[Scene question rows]
-- -- --

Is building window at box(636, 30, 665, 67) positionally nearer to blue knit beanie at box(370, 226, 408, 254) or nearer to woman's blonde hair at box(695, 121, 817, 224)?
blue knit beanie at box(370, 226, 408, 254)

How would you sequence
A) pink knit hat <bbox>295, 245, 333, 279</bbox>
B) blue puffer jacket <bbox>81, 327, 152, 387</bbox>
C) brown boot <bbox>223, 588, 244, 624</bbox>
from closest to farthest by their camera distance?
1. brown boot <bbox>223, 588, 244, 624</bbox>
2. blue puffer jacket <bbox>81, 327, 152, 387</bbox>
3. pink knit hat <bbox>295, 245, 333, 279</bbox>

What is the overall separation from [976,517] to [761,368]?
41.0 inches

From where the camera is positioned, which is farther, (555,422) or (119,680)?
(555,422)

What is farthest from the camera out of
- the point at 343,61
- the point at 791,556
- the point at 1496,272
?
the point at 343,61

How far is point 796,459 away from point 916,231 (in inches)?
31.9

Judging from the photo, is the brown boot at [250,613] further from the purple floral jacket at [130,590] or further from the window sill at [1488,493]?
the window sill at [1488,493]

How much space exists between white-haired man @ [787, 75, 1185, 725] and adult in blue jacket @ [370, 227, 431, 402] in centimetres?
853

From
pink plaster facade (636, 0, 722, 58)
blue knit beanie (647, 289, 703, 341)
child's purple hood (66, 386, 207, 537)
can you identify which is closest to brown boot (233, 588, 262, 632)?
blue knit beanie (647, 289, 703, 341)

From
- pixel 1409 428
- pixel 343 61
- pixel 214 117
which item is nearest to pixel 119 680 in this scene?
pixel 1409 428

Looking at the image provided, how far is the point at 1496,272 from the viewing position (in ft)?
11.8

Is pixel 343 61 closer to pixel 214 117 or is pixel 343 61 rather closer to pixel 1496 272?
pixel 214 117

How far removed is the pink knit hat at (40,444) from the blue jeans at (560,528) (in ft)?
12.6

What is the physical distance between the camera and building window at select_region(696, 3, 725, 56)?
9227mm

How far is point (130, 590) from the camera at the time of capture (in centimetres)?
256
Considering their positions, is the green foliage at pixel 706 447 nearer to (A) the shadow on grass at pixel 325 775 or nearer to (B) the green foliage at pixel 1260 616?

-- -- --

WHAT IS NEEDED
Repeat every row above word for word, without changing anything.

OUTPUT
Is building window at box(636, 30, 665, 67) positionally nearer to blue knit beanie at box(370, 226, 408, 254) or nearer to woman's blonde hair at box(695, 121, 817, 224)?
blue knit beanie at box(370, 226, 408, 254)

How would you sequence
A) pink knit hat <bbox>295, 245, 333, 279</bbox>
B) blue puffer jacket <bbox>81, 327, 152, 387</bbox>
C) brown boot <bbox>223, 588, 244, 624</bbox>
from closest to farthest by their camera distance?
1. brown boot <bbox>223, 588, 244, 624</bbox>
2. blue puffer jacket <bbox>81, 327, 152, 387</bbox>
3. pink knit hat <bbox>295, 245, 333, 279</bbox>

What is the overall separation from [976,517] to [761,368]?
41.0 inches

From where the camera is positioned, which is farther, (555,422) or (119,680)?
(555,422)

What is farthest from the camera out of
- the point at 343,61
- the point at 791,556
- the point at 1496,272
?
the point at 343,61

How far is point 796,459 away from point 916,231 (in inches)?
31.9

Judging from the photo, is the brown boot at [250,613] further from the purple floral jacket at [130,590] or further from the window sill at [1488,493]?
the window sill at [1488,493]

How much space exists between white-haired man @ [787, 75, 1185, 725] and adult in blue jacket @ [370, 227, 431, 402] in centimetres?
853

From
pink plaster facade (636, 0, 722, 58)
blue knit beanie (647, 289, 703, 341)
child's purple hood (66, 386, 207, 537)
can you identify which is closest to brown boot (233, 588, 262, 632)?
blue knit beanie (647, 289, 703, 341)

From
- pixel 1409 428
- pixel 343 61
- pixel 214 117
which item is nearest to pixel 119 680 in this scene?
pixel 1409 428

Looking at the image provided, how far is the point at 1496,272 from the viewing position (in ft)?
11.8

Is pixel 343 61 closer to pixel 214 117 or is pixel 343 61 rather closer to pixel 1496 272?
pixel 214 117

How far removed is the pink knit hat at (40,444) from the blue jeans at (560,528) (in ft)?
12.6

What is the physical distance between the camera and building window at select_region(696, 3, 725, 56)?
9227mm

How far is point (130, 590) from the camera at the time of capture (in centimetres)?
256
Considering their positions, is the green foliage at pixel 706 447 nearer to (A) the shadow on grass at pixel 325 775 or nearer to (B) the green foliage at pixel 1260 616?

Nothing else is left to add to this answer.